## Problem requirements
Write each record again exactly as it stands.

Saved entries
^^^^
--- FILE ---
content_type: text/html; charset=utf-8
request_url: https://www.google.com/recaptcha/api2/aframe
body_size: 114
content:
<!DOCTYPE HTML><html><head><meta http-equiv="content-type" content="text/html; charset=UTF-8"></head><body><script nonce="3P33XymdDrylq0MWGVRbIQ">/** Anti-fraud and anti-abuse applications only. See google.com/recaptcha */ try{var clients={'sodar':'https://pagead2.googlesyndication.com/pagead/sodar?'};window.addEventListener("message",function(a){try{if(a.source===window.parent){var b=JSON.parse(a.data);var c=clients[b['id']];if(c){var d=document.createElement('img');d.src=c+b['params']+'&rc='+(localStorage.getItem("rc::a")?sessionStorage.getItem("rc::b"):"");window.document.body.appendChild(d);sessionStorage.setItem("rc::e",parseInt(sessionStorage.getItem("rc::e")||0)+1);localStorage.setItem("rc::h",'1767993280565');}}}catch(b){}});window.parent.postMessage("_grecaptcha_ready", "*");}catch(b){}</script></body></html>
^^^^
## Answer to this problem
--- FILE ---
content_type: text/html; charset=utf-8
request_url: https://www.google.com/recaptcha/api2/aframe
body_size: 114
content:
<!DOCTYPE HTML><html><head><meta http-equiv="content-type" content="text/html; charset=UTF-8"></head><body><script nonce="3P33XymdDrylq0MWGVRbIQ">/** Anti-fraud and anti-abuse applications only. See google.com/recaptcha */ try{var clients={'sodar':'https://pagead2.googlesyndication.com/pagead/sodar?'};window.addEventListener("message",function(a){try{if(a.source===window.parent){var b=JSON.parse(a.data);var c=clients[b['id']];if(c){var d=document.createElement('img');d.src=c+b['params']+'&rc='+(localStorage.getItem("rc::a")?sessionStorage.getItem("rc::b"):"");window.document.body.appendChild(d);sessionStorage.setItem("rc::e",parseInt(sessionStorage.getItem("rc::e")||0)+1);localStorage.setItem("rc::h",'1767993280565');}}}catch(b){}});window.parent.postMessage("_grecaptcha_ready", "*");}catch(b){}</script></body></html>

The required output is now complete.